During the year, as previously, the work of the Woman Inspector in
advising expectant mothers and in correcting defective and improper feeding
has been supplemented by assistance received from a number of lady voluntary
visitors. The St. Pancras Mothers' and Infants' Society, supported by
voluntary contributions and voluntary workers, with its SCHOOL FOR
MOTHERS at No. 1, Ampthill Square, supplements the municipal work,
and is doing a great good in the southern part of the Borough.
In 1911 a North St. Pancras School for Mothers was started by a Committee
of Ladies and Gentlemen, who obtained the use of a large room at 4, Rhyl
Street, Maiden Road, Kentish Town. This new School is doing excellent work
and increasing rapidly.
Report of the work done for the Prevention of Infant Mortality in the Borough
of St.
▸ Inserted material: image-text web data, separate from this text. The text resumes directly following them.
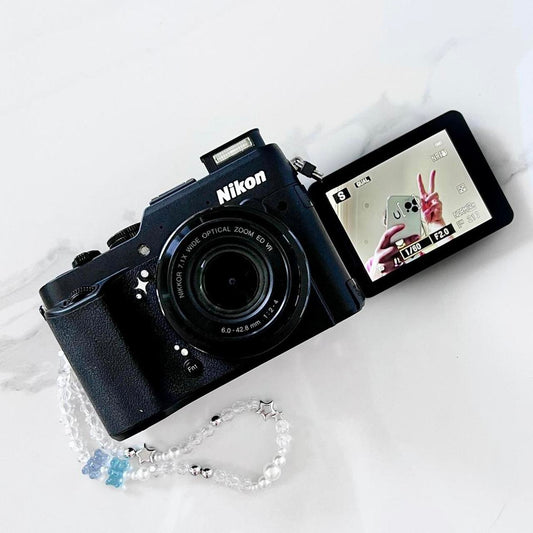 Nikon Coolpix P7800 – Pro Y2K Digicam ✩₊˚ Vintage Glow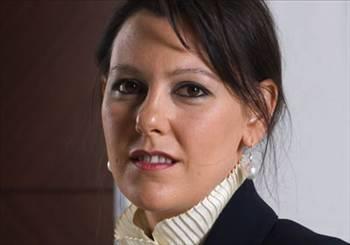 <p><b>Hanzade Doan Boyner</b></p>   Lise eitimini Saint Benot Fransz Lisesi'nde aldktan sonra niversite renimini Birleik Krallk'ta London School of Economics'te yapt.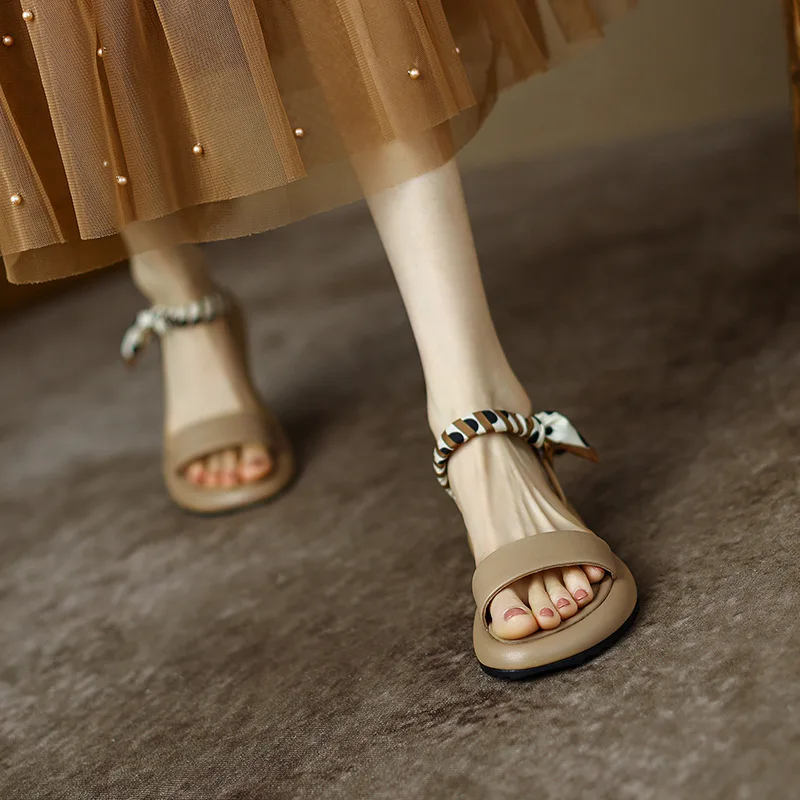 Vintage Brown Sandals New Summer Low New Heel Roman with Open Toe Ladies Simple Stripe Flat Bottom Women Shoes e44c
Pancras during the year 1912.
The work has been done on the same lines as in previous years, though the
numbers of infants visited have been somewhat smaller than usual, owing to
the diminution of help from qualified voluntary visitors during the past year.
This is to be partially accounted for by the increased number of Boroughs
which have made use of the services of newly qualified unpaid workers in
this way, and partly by the decrease in the number of educated women who
are entering the Public Health Service.